A Phase III trial funded by the National Institutes of Health found that quality of life for people with type I diabetes improved dramatically following transplantation of insulin-producing pancreatic islets, according to data published this week in the journal Diabetes Care.
The 48-patient trial involved participants with hypoglycemia unawareness, a condition that renders them unable to sense when their blood sugar drops to a dangerous level.
The study showed that people who received islets reported better overall health after the transplant, despite needing lifelong treatment with immune-suppressing drugs.
“Although insulin therapy is life-saving, Type I diabetes remains an extremely challenging condition to manage,” Dr. Anthony Fauci, director of the National Institute of Allergy and Infectious Diseases, said in prepared remarks. “For people unable to safely control Type I diabetes despite optimal medical management, islet transplantation offers hope for improving not only physical health but also overall quality of life.”
Pancreatic islets produce insulin, helping to control a person’s blood glucose levels. But in people with Type I diabetes, the immune system attacks these cells. Traditionally, people with Type I diabetes use insulin injections or pumps combined with glucose monitors to treat their condition. But insulin that is released naturally from the pancreas is better at controlling blood sugar than injected insulin, according to the NIH.

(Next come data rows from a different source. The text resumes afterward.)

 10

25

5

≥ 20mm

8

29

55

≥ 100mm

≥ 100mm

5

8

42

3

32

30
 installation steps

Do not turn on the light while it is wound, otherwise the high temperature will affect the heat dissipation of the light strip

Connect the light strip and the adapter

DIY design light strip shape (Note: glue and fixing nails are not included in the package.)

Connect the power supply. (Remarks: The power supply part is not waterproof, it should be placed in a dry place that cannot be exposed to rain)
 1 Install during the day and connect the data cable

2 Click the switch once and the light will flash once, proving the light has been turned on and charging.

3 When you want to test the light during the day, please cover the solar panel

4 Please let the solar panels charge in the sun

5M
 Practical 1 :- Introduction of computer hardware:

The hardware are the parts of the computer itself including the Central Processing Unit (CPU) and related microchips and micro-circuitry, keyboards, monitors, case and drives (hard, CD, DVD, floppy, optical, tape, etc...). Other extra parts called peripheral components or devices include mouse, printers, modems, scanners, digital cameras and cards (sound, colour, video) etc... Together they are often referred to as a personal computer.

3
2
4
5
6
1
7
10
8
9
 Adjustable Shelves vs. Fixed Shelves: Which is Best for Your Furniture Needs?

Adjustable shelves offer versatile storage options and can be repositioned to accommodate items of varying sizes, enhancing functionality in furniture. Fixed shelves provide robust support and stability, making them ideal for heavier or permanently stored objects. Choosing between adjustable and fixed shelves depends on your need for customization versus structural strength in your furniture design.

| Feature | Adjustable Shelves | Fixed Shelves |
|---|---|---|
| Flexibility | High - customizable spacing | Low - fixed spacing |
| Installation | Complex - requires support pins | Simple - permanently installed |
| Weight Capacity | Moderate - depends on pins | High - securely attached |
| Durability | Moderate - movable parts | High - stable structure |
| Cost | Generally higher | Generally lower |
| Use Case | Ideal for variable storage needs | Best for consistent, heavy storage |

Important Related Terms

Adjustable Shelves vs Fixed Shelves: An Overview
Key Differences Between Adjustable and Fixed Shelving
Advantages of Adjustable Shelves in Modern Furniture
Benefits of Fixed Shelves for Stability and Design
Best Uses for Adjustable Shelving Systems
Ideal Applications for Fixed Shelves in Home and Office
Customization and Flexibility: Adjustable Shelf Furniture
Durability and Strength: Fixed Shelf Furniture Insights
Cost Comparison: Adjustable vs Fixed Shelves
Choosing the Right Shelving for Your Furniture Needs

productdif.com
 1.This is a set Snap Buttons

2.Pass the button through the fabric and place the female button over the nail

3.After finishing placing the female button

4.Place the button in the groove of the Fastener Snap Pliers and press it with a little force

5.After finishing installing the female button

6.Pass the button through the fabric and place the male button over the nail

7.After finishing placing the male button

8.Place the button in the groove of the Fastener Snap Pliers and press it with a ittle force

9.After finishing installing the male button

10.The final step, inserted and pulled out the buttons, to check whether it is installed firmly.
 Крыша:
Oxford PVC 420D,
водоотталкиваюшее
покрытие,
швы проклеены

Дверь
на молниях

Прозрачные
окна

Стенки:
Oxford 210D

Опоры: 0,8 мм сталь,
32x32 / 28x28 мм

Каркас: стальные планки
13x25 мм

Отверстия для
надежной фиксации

“People with Type I diabetes who are at high risk for hypoglycemic events have to practice caution every moment, even while sleeping. It is an exhausting endeavor that—like the events themselves—can keep them from living full lives,” Dr. Griffin Rodgers, director of the National Institute of Diabetes and Digestive and Kidney Diseases, added. “Although islet transplantation remains experimental, we are very encouraged by these findings, as we are by the rapid improvements in other treatments to help people with Type I diabetes monitor and manage their blood glucose, including artificial pancreas technology.”
All study participants received at least one islet transplant and just one year after their first procedure, 88% of the participants were free of severe hypoglycemic events, had restored awareness of hypoglycemia and had near-normal blood sugar control. Half of the group needed to continue taking insulin to control their blood glucose levels, the NIH team reported.
“This study was very rigorous both in terms of the number of measures used to assess quality of life and the number of evaluations performed,” paper co-author Dr. Nancy Bridges, chief of the transplantation branch at NIAID, said. “Islet transplant recipients not only reported a decrease in concerns and fears related to their diabetes, but also felt better overall, despite the need to take daily immunosuppressive drugs to prevent transplant rejection.”